If the cob is dry enough, one should be able to build 4” to 8” in height of cob wall per day. When the cob begins to slump, it’s time to stop adding material to it. The next day, yesterday’s slumped cob will need to be trimmed off and reused. Every morning, without exception, the cob wall will need to be trimmed, and the wall system kept square and plumb.
Wooden door and window frames called “bucks” will need to be framed and set flush to the exterior of the cob wall. A 3’ 0” wide by 6’ 8” tall standard exterior door should have a door buck with dimensions of 3’ 2” wide by 6’ 10” tall by 4 ⅝” deep. A 2’ 6” wide by 5’ 0” tall standard window should have a window buck with dimensions of 2’ 6 ½” wide by 5’ ½” tall by 4 ⅝” deep. The window bucks are typically set at a height of 6’ 8” and down in order to match door heights, and are held in place with wooden cleats or pegs attached to their sides called “dead men.” The doors and windows themselves will be set into the bucks after all of the cobbing has been finished.

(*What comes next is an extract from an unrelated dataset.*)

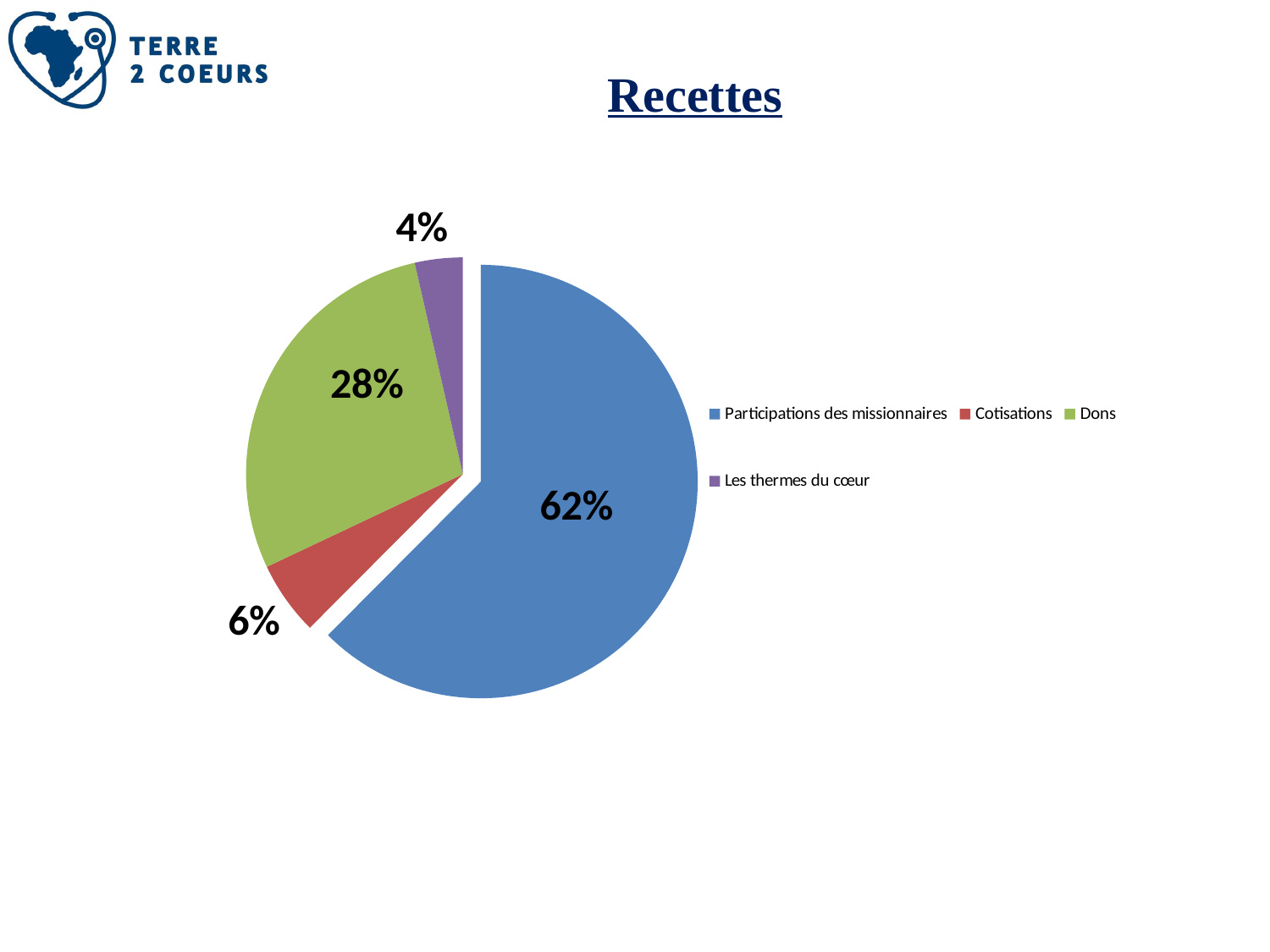
What is the title of the slide containing the pie chart? Recettes What share of the pie does Cotisations represent? 6% What share of the pie does Participations des missionnaires represent? 62% How many slices does the pie chart have? 4 Which is larger, the share for Cotisations or the share for Les thermes du cœur? Cotisations What share of the pie does Les thermes du cœur represent? 4% What colour is the slice for Dons? green Which category has the smallest slice of the pie? Les thermes du cœur Which category has the largest slice of the pie? Participations des missionnaires What is the difference in percentage points between Participations des missionnaires and Dons? 34 What kind of chart is shown on the slide? pie chart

A structural header or piece of timber framing is set over the door and window bucks to carry the load of the cob wall above it.
When the cob wall reaches its final height a simple top plate, not a concrete bond beam, is embedded into the wall using more wooden cleats or “dead men.” The roof’s rafters will sit on this top plate.
The electrical wiring is notched into the wall system after the cob wall is built. This cob building was permitted and inspected by the City of Austin and the city required this method of wiring because it did not want the wiring to be buried behind the cob allowing them to visually inspect it.
The exterior walls were plastered with a lime plaster and the interior walls were plastered with a clay plaster.
My advice to anyone building with cob for the first time is to start on a small scale. Building with natural building materials requires just as much, if not more, skill and caution than building with conventional building materials. It will also require more time than building with conventional building materials, and cost about 30% more.
Do not be daunted by these suggestions and warnings though, the rewards of living in a home made from natural building materials and or that you have built yourself are infinite and your life will change for the better because of it!